Language Environment Chinese not support, w LANG=zh_CN.GB2312


i've completely reworked this aspect of mule initialization as part of my
pending mule patches.  auto-language-alist has been eliminated, and a better
system in place instead [with the locale specifiers in the language environment
itself, and a more powerful system for determining them].  what would help is a
list of all the chinese locales on all the systems you use, along with any
information you know about which charsets they use.



"Stephen J. Turnbull" wrote:
> I wrote:
> >  (defvar auto-language-alist
> >    '(("^ja" . "Japanese")
> > -    ("^zh" . "Chinese")
> > +    ("^zh_CN" . "Chinese-GB")
> > +    ("^zh_TW" . "Chinese-BIG5")
> >      ("^ko" . "Korean"))
> >    "Alist of LANG patterns vs. corresponding language environment.
> >  Each element looks like (REGEXP . LANGUAGE-ENVIRONMENT).

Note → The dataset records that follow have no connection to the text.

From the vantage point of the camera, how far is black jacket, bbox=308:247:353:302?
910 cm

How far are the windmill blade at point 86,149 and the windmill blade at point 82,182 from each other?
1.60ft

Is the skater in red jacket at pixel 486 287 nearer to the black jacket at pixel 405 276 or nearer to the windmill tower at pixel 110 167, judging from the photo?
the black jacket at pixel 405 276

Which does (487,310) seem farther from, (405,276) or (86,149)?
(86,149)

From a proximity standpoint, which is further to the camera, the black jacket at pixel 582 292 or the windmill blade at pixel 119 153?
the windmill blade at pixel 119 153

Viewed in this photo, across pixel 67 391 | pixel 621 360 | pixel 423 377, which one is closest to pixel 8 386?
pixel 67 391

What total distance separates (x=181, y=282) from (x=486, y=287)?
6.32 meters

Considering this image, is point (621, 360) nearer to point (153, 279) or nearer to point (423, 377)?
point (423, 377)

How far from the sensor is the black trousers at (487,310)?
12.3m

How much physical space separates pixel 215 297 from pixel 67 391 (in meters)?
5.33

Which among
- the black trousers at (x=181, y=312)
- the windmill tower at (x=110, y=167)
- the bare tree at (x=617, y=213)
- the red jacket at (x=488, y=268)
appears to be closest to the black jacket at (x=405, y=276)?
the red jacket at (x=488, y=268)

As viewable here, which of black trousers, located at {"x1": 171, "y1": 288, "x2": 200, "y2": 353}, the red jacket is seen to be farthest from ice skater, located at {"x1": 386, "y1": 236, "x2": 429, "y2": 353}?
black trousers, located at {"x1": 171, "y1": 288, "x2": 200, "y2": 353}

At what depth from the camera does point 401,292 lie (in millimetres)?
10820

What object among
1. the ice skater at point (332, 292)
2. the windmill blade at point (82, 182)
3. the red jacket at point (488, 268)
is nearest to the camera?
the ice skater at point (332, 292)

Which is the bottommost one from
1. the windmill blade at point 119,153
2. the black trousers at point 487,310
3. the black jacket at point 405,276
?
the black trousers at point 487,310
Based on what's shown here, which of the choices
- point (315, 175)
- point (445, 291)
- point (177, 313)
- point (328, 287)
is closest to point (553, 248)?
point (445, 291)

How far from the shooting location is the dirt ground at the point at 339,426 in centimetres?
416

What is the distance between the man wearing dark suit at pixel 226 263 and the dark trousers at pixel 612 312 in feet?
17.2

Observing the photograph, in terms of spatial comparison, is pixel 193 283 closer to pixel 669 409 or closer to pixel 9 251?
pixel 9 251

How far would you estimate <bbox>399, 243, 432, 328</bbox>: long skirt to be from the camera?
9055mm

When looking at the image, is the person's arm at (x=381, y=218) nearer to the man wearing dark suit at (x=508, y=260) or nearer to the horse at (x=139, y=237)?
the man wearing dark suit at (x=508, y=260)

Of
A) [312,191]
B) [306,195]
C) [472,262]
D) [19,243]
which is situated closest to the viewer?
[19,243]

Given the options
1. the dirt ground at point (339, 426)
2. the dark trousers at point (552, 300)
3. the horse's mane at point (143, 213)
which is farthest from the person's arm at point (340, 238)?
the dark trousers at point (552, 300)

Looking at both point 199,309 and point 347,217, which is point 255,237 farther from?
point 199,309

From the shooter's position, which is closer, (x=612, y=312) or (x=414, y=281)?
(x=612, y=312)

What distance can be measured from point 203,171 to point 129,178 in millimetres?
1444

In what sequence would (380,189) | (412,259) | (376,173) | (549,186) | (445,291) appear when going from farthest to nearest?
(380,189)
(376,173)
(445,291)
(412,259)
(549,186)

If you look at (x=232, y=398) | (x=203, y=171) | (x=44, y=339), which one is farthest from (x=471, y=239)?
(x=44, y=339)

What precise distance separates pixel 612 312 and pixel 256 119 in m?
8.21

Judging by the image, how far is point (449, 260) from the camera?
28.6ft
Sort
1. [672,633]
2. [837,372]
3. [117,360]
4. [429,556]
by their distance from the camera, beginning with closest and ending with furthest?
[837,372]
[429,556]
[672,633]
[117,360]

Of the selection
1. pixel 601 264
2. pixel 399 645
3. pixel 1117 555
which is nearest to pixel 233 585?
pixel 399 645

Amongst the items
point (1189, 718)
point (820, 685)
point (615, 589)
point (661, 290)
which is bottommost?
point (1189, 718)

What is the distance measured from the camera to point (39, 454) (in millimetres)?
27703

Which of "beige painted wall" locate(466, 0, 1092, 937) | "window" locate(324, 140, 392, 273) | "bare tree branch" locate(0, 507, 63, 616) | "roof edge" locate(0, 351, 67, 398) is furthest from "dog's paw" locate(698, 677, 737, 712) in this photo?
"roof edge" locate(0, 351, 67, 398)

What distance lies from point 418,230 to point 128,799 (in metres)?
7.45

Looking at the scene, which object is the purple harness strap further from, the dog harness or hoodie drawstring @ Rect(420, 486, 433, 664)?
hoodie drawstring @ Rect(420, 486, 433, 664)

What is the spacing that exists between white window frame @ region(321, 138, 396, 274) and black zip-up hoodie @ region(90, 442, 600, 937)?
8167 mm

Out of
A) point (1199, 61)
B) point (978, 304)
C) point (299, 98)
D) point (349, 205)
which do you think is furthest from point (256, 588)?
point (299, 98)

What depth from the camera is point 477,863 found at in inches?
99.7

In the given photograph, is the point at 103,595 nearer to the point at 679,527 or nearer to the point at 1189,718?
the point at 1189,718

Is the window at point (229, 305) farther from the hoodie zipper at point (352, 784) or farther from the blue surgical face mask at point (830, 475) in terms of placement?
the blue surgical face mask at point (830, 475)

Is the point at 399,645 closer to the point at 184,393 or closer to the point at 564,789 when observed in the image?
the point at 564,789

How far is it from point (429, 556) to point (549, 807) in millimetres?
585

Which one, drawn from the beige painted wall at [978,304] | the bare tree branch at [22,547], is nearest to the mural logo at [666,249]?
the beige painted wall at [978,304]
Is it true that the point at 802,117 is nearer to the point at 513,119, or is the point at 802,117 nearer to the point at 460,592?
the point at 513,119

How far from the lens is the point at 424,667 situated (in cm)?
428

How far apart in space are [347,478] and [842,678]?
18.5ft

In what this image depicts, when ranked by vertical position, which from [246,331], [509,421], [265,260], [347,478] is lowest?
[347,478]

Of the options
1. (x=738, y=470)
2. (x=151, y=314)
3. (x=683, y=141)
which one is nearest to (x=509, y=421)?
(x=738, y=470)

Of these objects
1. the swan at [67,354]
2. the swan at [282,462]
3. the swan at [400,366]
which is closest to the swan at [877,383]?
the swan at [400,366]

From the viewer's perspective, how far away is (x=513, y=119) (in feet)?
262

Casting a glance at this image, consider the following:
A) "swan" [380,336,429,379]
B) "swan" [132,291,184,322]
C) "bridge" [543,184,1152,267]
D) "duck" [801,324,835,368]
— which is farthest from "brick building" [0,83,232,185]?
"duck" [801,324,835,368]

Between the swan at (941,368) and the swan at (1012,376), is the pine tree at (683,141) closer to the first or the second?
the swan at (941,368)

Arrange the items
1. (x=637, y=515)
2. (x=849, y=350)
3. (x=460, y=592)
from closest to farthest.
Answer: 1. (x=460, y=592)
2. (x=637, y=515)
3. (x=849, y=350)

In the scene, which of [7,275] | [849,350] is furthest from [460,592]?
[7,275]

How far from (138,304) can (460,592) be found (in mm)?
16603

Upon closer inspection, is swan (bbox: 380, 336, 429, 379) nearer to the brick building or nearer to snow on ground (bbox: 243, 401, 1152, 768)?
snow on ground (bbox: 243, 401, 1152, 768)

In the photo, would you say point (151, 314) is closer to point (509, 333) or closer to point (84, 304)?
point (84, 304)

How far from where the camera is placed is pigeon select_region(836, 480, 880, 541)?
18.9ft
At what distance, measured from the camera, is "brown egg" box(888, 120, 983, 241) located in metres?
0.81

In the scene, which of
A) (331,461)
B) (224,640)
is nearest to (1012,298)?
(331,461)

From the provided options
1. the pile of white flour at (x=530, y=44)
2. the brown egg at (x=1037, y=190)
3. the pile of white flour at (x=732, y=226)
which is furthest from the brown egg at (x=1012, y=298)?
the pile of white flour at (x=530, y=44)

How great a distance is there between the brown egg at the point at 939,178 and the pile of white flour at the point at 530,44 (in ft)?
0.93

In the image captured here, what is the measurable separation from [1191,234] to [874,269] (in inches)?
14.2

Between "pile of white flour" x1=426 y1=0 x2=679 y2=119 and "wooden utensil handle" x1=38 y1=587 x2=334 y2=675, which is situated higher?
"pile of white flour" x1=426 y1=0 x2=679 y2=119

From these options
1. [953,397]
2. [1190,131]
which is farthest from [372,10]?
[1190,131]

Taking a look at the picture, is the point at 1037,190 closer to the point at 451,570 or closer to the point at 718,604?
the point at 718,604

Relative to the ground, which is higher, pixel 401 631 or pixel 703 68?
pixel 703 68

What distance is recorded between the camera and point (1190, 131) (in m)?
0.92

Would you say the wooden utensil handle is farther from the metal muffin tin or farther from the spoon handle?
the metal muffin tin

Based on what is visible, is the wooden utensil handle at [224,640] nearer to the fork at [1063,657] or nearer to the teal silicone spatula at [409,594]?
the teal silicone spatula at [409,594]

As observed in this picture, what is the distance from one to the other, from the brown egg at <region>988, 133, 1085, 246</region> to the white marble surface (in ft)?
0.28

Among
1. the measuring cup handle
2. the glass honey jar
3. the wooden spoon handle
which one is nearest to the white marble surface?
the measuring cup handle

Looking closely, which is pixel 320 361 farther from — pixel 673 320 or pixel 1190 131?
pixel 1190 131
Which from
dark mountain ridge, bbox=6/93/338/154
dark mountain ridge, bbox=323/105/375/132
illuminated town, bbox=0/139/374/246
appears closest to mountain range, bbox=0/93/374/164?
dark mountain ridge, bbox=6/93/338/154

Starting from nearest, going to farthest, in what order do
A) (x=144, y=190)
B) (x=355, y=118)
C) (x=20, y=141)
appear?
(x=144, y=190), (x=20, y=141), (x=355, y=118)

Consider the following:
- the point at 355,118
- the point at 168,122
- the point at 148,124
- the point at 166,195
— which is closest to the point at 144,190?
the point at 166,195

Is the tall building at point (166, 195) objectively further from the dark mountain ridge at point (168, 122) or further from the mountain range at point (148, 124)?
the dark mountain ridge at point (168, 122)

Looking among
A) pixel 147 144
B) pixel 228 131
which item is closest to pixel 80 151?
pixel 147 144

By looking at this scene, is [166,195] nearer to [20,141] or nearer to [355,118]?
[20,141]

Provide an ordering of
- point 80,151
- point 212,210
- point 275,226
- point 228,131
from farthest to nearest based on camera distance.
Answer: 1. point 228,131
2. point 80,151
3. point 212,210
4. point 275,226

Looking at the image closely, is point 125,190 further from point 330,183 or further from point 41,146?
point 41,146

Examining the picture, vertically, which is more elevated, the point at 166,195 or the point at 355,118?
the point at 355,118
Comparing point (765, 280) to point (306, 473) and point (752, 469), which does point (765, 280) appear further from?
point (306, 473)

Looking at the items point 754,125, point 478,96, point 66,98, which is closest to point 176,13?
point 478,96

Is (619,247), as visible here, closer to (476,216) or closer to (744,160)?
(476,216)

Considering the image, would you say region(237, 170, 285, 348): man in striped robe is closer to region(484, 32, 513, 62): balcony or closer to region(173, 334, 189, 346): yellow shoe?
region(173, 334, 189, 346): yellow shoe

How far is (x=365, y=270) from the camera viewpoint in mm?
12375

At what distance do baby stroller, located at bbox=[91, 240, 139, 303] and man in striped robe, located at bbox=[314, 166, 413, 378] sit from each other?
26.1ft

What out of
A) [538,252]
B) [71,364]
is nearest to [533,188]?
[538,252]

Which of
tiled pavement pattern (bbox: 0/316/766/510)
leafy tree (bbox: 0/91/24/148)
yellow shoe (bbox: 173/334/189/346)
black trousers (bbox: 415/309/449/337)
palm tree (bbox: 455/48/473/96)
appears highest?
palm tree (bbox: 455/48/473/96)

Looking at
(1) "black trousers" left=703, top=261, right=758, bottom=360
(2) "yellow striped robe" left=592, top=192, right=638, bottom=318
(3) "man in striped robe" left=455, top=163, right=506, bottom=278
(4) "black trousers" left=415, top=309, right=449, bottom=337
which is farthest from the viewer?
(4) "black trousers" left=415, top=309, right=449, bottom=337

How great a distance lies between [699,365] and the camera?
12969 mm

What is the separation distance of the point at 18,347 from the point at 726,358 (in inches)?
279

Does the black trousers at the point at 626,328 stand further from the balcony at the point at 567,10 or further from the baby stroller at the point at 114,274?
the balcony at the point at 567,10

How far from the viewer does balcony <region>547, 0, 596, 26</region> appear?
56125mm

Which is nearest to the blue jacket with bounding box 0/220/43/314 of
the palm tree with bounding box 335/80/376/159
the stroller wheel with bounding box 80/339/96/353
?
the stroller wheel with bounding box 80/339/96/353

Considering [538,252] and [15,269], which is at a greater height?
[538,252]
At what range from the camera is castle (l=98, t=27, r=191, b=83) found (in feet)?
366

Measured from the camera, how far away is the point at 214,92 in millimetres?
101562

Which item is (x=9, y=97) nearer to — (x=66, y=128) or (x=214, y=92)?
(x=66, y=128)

> >>>>> "zw" == zw  <zw@zhaoway.com> writes:
>     zw> i think this is quite reasonable.  zh_CN and zh_CN.GB2312 to
>     zw> Chinese-GB, indeed a de facto already zh_TW.Big5 (not sure
>     zw> about the case) to Chinese-BIG5
> OK.  I use Debian (unstable) myself, so I know that Debian supplies
> those locales.  However, as an XEmacs developer, I have to worry about
> non-Debian systems.  I suppose that these are standard in glibc, but
> hoped that you might be better informed. ;-)  I also have to worry about
> non-Linux systems, for that matter.
> On this basis I will submit a patch to 21.1; it will probably appear
> in release 21.1.13.  It will take a few days to be reviewed.
> By the way, what version of XEmacs are you using (I don't use the
> .deb, for the obvious reason).
>     zw> what about zh_CN.GBK? then...  and there is a Big5p ???
> The regexps given above are anchored at the beginning, but not the
> end.  This means that ALL [mainland] Chinese locales use the
> Chinese-GB environment, and ALL Taiwanese locales use Chinese-BIG5.  I
> specified it that way on purpose.
> I do not fully understand the implications of this for "GBK" or
> "Big5p".  I can guess that since these character sets are not yet
> implemented in Mule (AFAIK, neither ETL Mule == Emacs 20.7 nor XEmacs
> Mule has them), their users will have to limp along without them.
> If someone can explain to me what they are and provide pointers to
> (English language) standards references, I can probably have them
> incorporated into the next generation of XEmacs Mule.  This means the
> current 21.2 development branch, not a near-future 21.1.x upgrade.
> (Current Mule is running out of space for charsets; there would be
> strong opposition to adding these.)  I suppose the ETL people are
> already thinking about them; they have far more resources for adding
> charsets than we do.
> Especially useful would be (1) proposed or adopted Unicode mapping
> tables (we will probably be using Unicode as an internal encoding in
> the future), and (2) fonts for testing purposes (they don't need to be
> pretty, just free).  Failing an actual font, the XLFD registry for
> them would be useful in coming up with tentative language environment
> definitions.
> I would also appreciate being told why these character sets are
> important, how important they are to users, and which users care about
> them.  All of this will help justify the work involved.